Reproduce every entry below precisely; do not include the pictures.

## Captioned web images
____________________
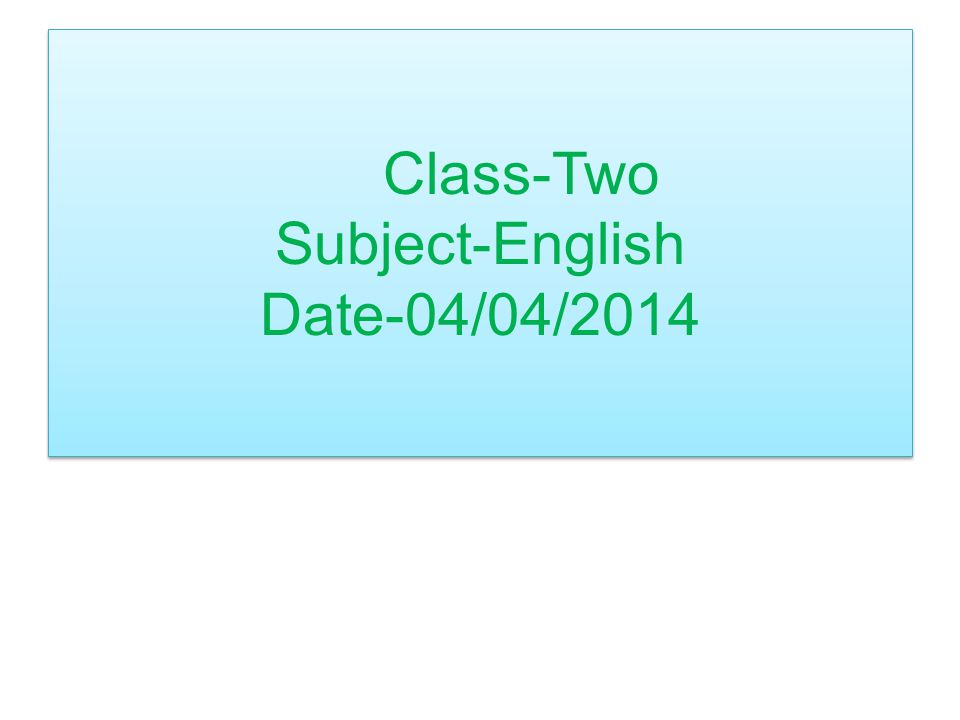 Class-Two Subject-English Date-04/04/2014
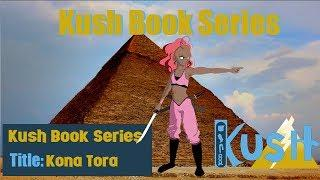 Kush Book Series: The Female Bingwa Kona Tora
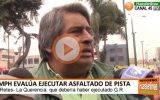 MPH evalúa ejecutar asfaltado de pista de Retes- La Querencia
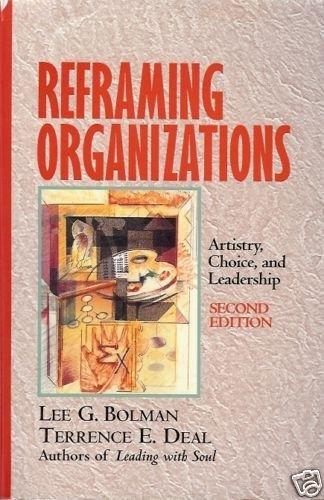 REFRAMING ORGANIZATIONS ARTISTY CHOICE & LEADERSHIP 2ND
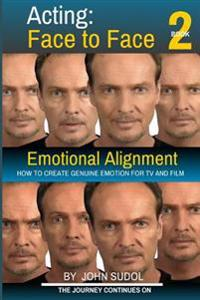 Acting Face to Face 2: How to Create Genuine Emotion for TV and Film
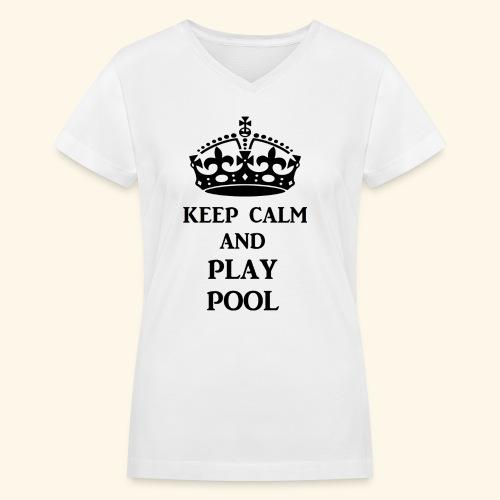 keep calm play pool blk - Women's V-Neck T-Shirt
____________________
## Exercise answer
 Class-Two Subject-English Date-04/04/2014
 Kush Book Series: The Female Bingwa Kona Tora
 MPH evalúa ejecutar asfaltado de pista de Retes- La Querencia
 REFRAMING ORGANIZATIONS ARTISTY CHOICE & LEADERSHIP 2ND
 Acting Face to Face 2: How to Create Genuine Emotion for TV and Film
 keep calm play pool blk - Women's V-Neck T-Shirt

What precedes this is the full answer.